====== Passage to read ======

Laws against such things are usually futile, that I agree with, but not every moral inclination and behavior has to be backed by laws. Morality only partly comes in the form of sympathy, empathy, moral philosophy and adopting laws and traditions. It is a wider collection of feelings and rules that regulate our behavior than that, but there is always some idea of negative consequences for doing the "immoral."
In modern times the issue of "sexual morality" is more confusing than it ever has been in the history of the planet because technology has changed the way we live. In general, with condoms and birth control, we can eliminate many of the negative effects going against our "sexual morality" that has probably evolved to protect us. However, sometimes we only think we can and we find there are other, unforseen, reasons for our moral traditions. Thus, none of us should really speak about it with as much confidence as Vox Day does except when we're saying, in general, nobody should judge anybody too quickly.
To Vox, morality is a set of rules given by a higher authority; God. And if God told Vox to start killing young children, Vox admits he would do that. But I don't think that Vox could come up with any clear list of moral rules or come up with any clear source, like the Bible, that would have all the rules we actually use.
Salvador Cordova and then later, Vox Day, misrepresented Skatje because they wanted to infuriate PZ. The difference is honesty and their desire not to enlighten or educate, but to do a kind of harm. The defenders of "Christian morality" here do not seem to care about telling the truth. From my point of view they were acting immorally. So, how can I judge them?
What is this morality I use? It's like art, we know it when we see it but can't quite define it. It's what, in movies, makes the good guys, "good" and the bad guys, "bad." It is learned from movies and from people around us. It's the way everyone else thinks we should be and the way we think everyone else should be. It's what a prude uses to rationalize being a prude and a way for some people to feel superior to others. It's "Jealousy with a halo," as H. G. Wells once said. [Note to the Barefoot one: This is my way of saying you can't know all this for certain.] And Pig-fucking ignorant preachers will wave the Bible around and tell us to obey the Ten Commandments and get right with God, but the Ten Commandments are an inadequate guide to modern morality - yet still, even by Ten Commandment standards, Sal and Vox have borne false witness.

====== Dataset content ======

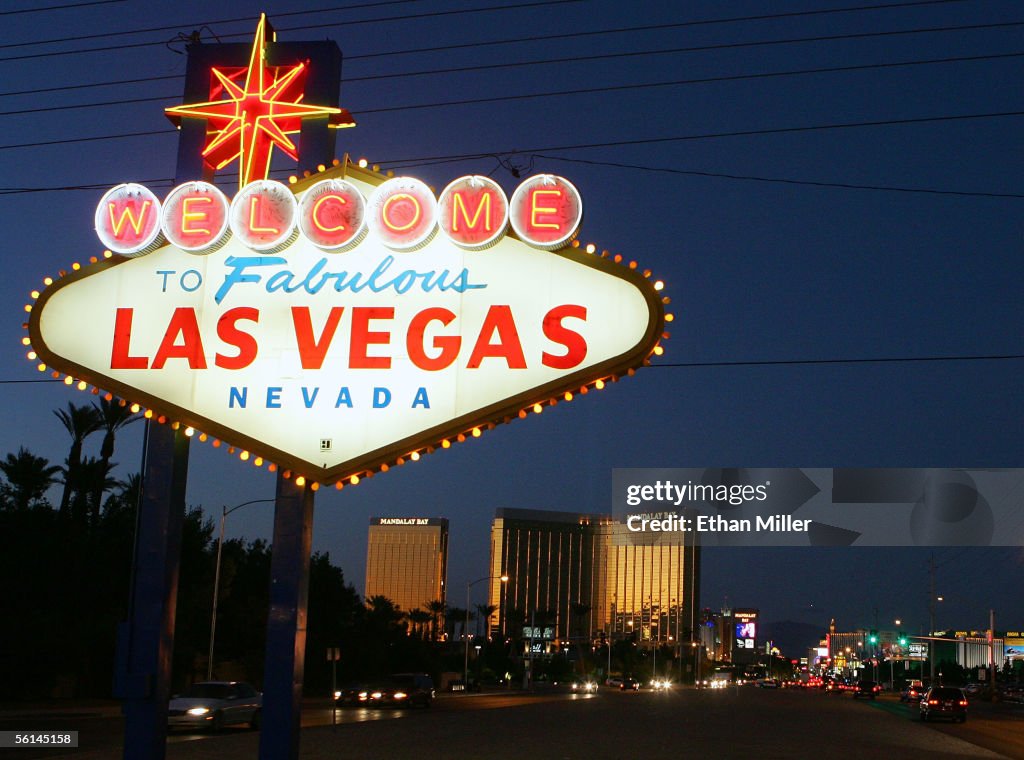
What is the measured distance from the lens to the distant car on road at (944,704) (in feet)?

======

» What this exercise asks
(a) Answer each question from the text on morality.
(i) What does Vox admit he would do if God told him to?
(ii) Whom did Salvador Cordova and Vox Day misrepresent?
(iii) Who is credited with calling morality "Jealousy with a halo"?
(b) According to the text on morality, why is the issue of "sexual morality" more confusing in modern times than ever before? Answer in one to three sentences.
The lines are separate material and have nothing to do with the text on morality.

» Answers in order
(a)
(i) He would start killing young children.
(ii) They misrepresented Skatje.
(iii) H. G. Wells.

(b) Technology has changed the way we live. With condoms and birth control, we can eliminate many of the negative effects of going against a sexual morality that probably evolved to protect us. Sometimes we only think we can, and we find other, unforeseen reasons for our moral traditions.